Work instructions
Line by line, repeat the material below exactly and skip the images.

Material provided
■ ■ ■ ■

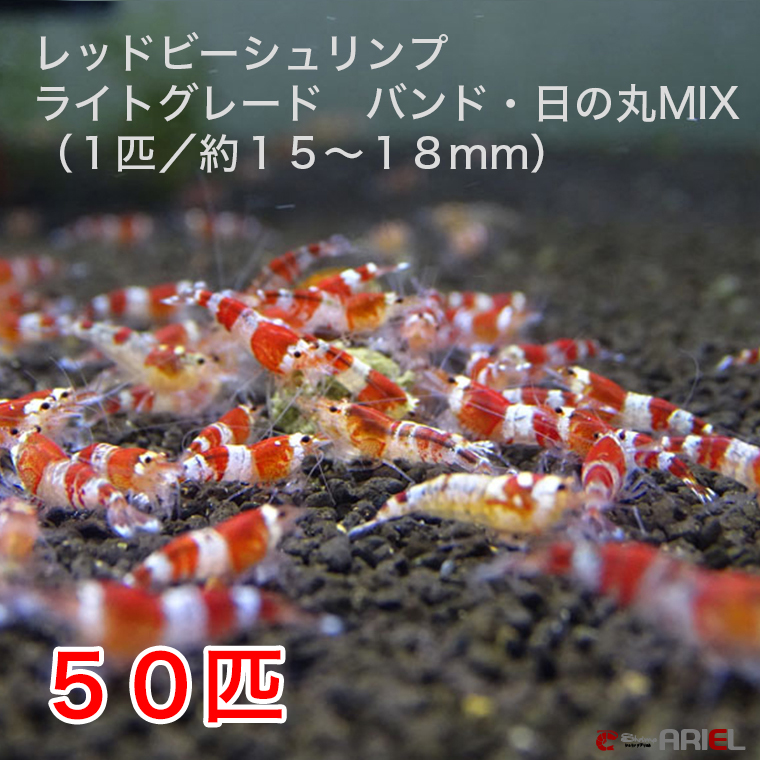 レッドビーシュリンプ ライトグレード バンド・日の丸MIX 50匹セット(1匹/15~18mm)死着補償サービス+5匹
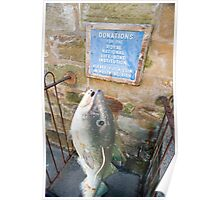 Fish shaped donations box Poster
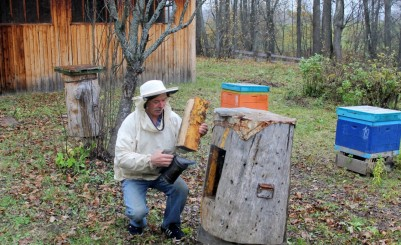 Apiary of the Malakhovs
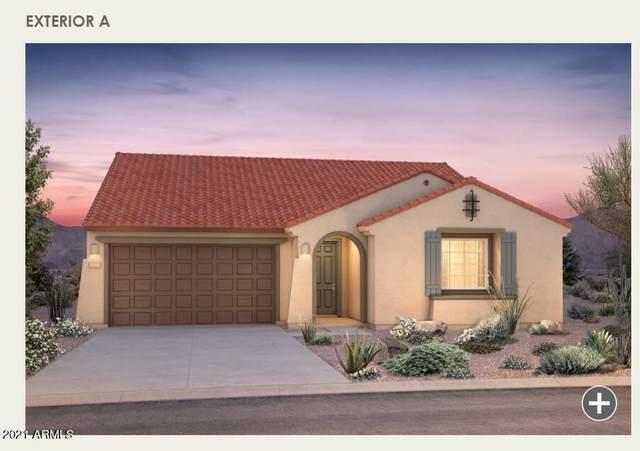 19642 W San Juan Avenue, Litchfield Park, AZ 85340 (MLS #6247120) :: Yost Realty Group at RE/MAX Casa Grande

■ ■ ■ ■

Answer box
 レッドビーシュリンプ ライトグレード バンド・日の丸MIX 50匹セット(1匹/15~18mm)死着補償サービス+5匹
 Fish shaped donations box Poster
 Apiary of the Malakhovs
 19642 W San Juan Avenue, Litchfield Park, AZ 85340 (MLS #6247120) :: Yost Realty Group at RE/MAX Casa Grande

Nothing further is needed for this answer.